Voi che vivete sicuri nelle vostre tiepide case, voi che trovate tornando a sera il cibo caldo e visi amici: Considerate se questo è un uomo che lavora nel fango che non conosce pace che lotta per mezzo pane che muore per un si o per un no. Considerate se questa è una donna, senza capelli e senza nome senza più forza di ricordare vuoti gli occhi e freddo il grembo come una rana d'inverno.

Edith Birkin nasce in Repubblica Ceca nel 1927. Fu deportata nel ghetto di Łódź, in Polonia, nel 1941, insieme alla sua famiglia. Purtroppo i suoi genitori morirono dopo breve tempo. Tre anni dopo, nel 1944, fu deportata nel campo di concentramento di Auschwitz, dove lavorò in una fabbrica di munizioni. Nel gennaio 1945 sopravvisse ad una “marcia della morte” in mezzo alla neve verso il campo di Flossenburg, in Germania, e nel marzo dello stesso anno venne trasportata su un carro da bestiame a Bergen Belsen, dove poi fu liberata. Negli anni Settanta comincia a studiare pittura e trova lavoro come insegnante. Inizia così a realizzare una lunga serie di opere, incentrate sulle memorie dell’Olocausto. I suoi dipinti raffigurano infatti le scene più tristi e terribili che lei stessa aveva vissuto. La marcia della morte, le persone come lei chiuse dentro ad un campo di concentramento, gli addii alle persone care, le torture. Opere che ripercorrono luoghi e situazioni che l’artista ha vissuto in prima persona e che sono testimonianze pittoriche di una sopravvissuta.

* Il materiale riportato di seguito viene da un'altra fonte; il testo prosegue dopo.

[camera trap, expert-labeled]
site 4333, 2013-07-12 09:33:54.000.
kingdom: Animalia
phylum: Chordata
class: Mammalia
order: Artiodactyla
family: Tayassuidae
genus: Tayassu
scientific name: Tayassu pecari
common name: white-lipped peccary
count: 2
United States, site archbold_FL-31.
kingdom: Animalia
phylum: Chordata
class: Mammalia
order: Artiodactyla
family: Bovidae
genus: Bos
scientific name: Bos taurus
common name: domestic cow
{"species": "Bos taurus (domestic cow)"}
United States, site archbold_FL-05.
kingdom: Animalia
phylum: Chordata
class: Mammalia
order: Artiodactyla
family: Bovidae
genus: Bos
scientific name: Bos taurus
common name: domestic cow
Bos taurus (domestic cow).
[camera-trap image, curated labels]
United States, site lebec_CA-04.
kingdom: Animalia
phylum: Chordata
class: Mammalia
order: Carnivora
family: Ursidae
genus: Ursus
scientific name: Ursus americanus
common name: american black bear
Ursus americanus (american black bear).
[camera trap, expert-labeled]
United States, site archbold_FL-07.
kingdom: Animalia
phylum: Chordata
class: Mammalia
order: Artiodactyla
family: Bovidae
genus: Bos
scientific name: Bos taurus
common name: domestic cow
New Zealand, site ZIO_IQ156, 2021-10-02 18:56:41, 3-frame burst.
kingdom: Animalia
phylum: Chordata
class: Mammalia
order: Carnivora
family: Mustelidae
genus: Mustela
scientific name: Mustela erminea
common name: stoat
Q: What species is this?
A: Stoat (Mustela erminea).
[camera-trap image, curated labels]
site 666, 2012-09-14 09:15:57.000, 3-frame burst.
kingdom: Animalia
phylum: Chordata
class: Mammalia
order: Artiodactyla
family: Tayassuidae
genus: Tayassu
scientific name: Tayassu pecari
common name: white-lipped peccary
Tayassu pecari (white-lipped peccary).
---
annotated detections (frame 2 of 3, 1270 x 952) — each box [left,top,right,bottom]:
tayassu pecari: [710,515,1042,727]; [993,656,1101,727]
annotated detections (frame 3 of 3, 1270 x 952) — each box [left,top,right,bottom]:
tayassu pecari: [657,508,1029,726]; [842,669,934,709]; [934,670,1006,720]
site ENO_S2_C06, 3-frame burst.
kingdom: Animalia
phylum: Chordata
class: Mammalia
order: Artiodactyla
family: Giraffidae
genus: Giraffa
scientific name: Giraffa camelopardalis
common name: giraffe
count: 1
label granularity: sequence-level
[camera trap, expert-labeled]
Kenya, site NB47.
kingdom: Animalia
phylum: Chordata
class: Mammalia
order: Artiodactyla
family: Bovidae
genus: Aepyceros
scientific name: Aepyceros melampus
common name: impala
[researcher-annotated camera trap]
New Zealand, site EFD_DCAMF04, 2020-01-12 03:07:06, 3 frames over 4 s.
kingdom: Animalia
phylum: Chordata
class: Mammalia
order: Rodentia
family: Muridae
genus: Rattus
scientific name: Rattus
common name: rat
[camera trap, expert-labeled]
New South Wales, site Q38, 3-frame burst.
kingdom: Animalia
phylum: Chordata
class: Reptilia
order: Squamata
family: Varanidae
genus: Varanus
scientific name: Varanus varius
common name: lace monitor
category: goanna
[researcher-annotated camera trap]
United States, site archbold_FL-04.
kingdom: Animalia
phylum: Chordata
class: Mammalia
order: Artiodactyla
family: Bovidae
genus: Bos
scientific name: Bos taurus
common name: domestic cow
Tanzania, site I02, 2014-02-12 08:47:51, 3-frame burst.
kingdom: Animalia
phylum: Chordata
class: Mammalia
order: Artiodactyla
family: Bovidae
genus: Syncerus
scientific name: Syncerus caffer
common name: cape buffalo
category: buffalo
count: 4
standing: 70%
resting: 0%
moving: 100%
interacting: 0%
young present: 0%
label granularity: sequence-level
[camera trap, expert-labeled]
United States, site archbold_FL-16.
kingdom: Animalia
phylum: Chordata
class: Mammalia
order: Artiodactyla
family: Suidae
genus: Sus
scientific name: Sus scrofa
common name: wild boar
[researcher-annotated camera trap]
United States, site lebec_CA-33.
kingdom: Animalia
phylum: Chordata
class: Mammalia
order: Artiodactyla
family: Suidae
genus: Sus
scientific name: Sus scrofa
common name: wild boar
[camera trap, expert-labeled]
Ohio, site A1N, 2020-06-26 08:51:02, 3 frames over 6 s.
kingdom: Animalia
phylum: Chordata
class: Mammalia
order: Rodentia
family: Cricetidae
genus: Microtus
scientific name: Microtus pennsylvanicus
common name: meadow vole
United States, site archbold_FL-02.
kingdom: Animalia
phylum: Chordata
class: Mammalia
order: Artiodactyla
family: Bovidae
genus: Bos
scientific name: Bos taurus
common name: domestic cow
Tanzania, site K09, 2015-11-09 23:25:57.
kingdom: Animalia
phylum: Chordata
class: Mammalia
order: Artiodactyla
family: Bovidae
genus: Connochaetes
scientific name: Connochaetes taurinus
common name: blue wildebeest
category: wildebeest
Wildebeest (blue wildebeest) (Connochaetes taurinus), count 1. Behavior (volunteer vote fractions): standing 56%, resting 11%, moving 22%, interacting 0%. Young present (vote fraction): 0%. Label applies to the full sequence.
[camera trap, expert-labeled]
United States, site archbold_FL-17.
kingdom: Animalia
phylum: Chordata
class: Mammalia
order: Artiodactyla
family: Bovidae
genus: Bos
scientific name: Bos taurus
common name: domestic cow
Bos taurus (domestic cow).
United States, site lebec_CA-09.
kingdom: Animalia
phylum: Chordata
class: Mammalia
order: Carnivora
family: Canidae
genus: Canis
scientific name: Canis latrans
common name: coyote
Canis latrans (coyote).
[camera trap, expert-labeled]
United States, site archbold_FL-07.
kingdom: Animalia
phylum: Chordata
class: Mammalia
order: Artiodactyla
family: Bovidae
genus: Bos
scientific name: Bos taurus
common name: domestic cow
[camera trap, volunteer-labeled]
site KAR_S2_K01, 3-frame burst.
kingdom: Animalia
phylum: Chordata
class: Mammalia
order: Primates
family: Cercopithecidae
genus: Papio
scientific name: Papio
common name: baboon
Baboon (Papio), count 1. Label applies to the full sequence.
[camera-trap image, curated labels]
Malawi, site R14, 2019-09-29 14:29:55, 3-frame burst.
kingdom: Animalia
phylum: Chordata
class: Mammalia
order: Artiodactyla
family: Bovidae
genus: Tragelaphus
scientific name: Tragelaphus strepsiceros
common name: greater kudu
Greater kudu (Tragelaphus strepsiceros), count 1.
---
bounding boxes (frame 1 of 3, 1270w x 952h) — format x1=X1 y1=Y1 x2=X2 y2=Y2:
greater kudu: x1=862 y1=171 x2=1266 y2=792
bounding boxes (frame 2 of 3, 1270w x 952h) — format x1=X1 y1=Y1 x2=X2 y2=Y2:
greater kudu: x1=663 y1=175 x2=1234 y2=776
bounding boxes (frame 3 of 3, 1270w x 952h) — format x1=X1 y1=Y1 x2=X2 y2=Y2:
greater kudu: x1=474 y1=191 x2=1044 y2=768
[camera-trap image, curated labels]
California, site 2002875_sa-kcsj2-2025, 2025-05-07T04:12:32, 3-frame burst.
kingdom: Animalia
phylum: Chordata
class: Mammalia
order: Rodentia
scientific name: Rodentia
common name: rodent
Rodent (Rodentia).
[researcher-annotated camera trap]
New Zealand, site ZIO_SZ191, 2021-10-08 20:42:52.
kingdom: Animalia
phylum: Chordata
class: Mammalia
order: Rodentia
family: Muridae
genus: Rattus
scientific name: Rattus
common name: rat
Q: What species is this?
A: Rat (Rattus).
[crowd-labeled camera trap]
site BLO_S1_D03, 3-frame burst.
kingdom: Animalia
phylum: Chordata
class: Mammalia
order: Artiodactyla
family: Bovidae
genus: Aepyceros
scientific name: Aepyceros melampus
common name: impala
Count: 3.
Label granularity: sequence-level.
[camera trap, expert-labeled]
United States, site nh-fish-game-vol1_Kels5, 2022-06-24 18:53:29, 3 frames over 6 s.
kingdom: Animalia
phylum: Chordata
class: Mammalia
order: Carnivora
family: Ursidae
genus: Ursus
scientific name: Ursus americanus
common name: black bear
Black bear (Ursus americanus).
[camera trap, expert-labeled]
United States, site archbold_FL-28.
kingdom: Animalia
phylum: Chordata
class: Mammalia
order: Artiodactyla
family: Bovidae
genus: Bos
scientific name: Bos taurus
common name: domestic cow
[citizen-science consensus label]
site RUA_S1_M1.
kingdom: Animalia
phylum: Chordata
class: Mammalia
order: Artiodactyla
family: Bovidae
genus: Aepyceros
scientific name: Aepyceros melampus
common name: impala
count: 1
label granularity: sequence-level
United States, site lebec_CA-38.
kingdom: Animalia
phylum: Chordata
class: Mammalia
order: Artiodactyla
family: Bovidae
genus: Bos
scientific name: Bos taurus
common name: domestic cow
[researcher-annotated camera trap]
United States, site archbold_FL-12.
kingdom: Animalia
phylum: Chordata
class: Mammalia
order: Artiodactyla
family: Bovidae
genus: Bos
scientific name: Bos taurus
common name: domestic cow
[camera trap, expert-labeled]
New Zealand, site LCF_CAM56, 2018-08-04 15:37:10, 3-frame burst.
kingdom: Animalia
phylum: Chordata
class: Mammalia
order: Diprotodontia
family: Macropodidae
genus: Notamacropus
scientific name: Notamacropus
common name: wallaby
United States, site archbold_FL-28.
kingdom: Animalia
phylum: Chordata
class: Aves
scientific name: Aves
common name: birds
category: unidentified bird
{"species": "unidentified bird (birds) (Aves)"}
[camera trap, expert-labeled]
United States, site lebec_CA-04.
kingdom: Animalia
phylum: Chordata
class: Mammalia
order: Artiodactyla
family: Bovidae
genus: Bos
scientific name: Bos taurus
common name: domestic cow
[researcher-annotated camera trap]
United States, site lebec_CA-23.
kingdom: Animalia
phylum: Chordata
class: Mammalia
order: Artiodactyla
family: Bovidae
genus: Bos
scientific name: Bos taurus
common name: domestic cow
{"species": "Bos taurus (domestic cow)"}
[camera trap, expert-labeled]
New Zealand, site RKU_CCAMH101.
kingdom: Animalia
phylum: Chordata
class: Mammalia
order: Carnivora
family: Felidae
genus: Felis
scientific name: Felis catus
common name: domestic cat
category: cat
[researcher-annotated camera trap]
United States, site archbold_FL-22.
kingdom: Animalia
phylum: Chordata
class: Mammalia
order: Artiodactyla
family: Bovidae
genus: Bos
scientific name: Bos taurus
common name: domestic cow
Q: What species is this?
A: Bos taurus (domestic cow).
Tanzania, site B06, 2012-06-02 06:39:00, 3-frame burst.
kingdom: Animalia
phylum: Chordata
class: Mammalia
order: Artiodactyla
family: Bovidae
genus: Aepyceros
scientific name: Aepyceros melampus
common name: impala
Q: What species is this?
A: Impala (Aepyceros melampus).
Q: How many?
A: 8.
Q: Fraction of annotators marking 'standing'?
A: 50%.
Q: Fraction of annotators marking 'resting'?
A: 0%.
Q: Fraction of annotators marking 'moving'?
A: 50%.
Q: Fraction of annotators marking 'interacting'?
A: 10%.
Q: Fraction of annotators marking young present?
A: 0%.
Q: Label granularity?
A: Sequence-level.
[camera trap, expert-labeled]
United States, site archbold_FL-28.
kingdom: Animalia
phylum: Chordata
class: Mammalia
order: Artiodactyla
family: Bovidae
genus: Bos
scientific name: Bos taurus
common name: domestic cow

Nata a Daruvar, in Jugoslavia, nel 1920, Fischer si diplomò a soli 19 anni all’Accademia di Belle Arti di Lione. Rientrata a Belgrado, fu costretta a fuggire dopo il bombardamento di Belgrado del 1941 da parte dei tedeschi, senza dichiarazione di guerra, e la deportazione per mano nazista del padre Leopold, rabbino ed eccelso talmudista e di altri 33 familiari. Assieme alla madre e al fratello più piccolo venne catturata dai fascisti e rinchiusa nel campo Vallegrande nell’isola di Curzola. Da qui riuscì a ottenere un permesso per portare la madre malata a Bologna ma, giunta a destinazione, riuscì a fuggire e a unirsi alla Resistenza. A guerra finita scelse Roma quale città d’adozione e si unì al gruppo di artisti di via Margutta. La sua fu comunque una vita segnata da brevi migrazioni, ovunque il suo estro la chiamò ad agire: Parigi, Madrid, Gerusalemme, Londra. Accogliendo un suggerimento del suo amico Chagall, fu proprio Fischer a realizzare le vetrate per il Museo ebraico di Roma. Nell’occasione realizzò anche una litografia, intitolata Talled, in memoria del padre trucidato dalle SS.